“I scorn your whining prayers, and as for words of penitence—look ye—is there aught of repentance written on this cheek or brow?”
“To whom dost thou resign thy soul!”
“To the Awful Soul of the Universe!”
Thus exclaimed the fated man, as his slender form rose proudly erect while his extended hands were raised in the act of solemn appeal.
“Ye may tear this body into fragments, ye may rend this carcass into atoms, doom me to the death of fire, or consign this form to the decay of the charnel-house, yet ye cannot destroy Aldarin! His soul will live and live forever! It may float on the unseen winds, it may glare in the lightning’s flash, or strike in the thunderbolt; it may come back to the earth, in the storm, the horror and the doom: or it may wander far, far in the solitudes of the Vast Unknown, where eternal fires lash the shores of desolated worlds—still will it live and live forever! A beam of the awful soul can never die!”

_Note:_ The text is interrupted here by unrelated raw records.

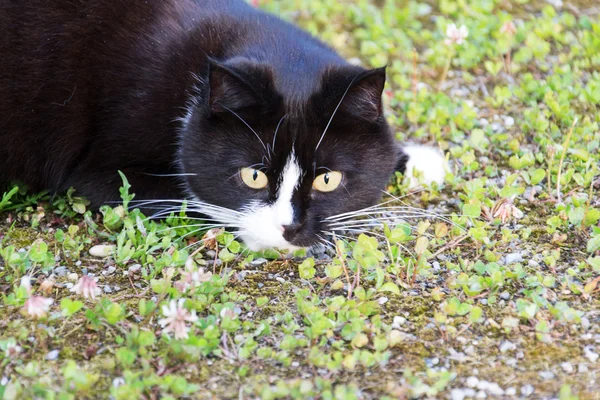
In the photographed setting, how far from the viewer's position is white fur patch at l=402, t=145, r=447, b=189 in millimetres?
3551

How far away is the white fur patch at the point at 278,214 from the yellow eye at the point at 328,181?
0.29 feet

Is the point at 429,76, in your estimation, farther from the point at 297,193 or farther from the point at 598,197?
the point at 297,193

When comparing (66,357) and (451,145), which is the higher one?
(451,145)

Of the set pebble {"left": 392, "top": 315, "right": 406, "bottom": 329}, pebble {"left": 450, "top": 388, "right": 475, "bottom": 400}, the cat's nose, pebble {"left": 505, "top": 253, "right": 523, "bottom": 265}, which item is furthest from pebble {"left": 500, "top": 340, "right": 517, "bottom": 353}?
the cat's nose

Albertine gazed upon the erect form and flashing eye of the Scholar and saw that his labour was in vain. With a look which mingled bitter and contrasted feelings, he turned away from the scene, gathering the folds of his robe over his face as he disappeared.
“Lead me to the death,” cried Aldarin in a tone of bitter scorn. “Or are ye afraid of a weak and withered old man? Ha—ha! ye are brave men!”
“Lead him to his death!” echoed Robin the Rough.
Attired in his under tunic, Aldarin was led forward. Damian seized him by the shoulders and Halbert his feet. They raised him upon the haunches of the steeds, with his head to the east.
Robin the Rough advanced, and grasping a thong, twisted out of the wild bull’s hide, from the hands of one of the men-at-arms, slowly wound the cord around the body of one of the wild horses, and looping it in a firm knot, secured the right arm of Aldarin to the back of the restless steed; while Damian bound the left to the other steed, Halbert, assisted by the men-at-arms, bound his legs to the backs of the opposite horses, winding the thongs again and again, around the bodies of the impatient Arabs, until his blood spouted from the withered flesh of the fratricide.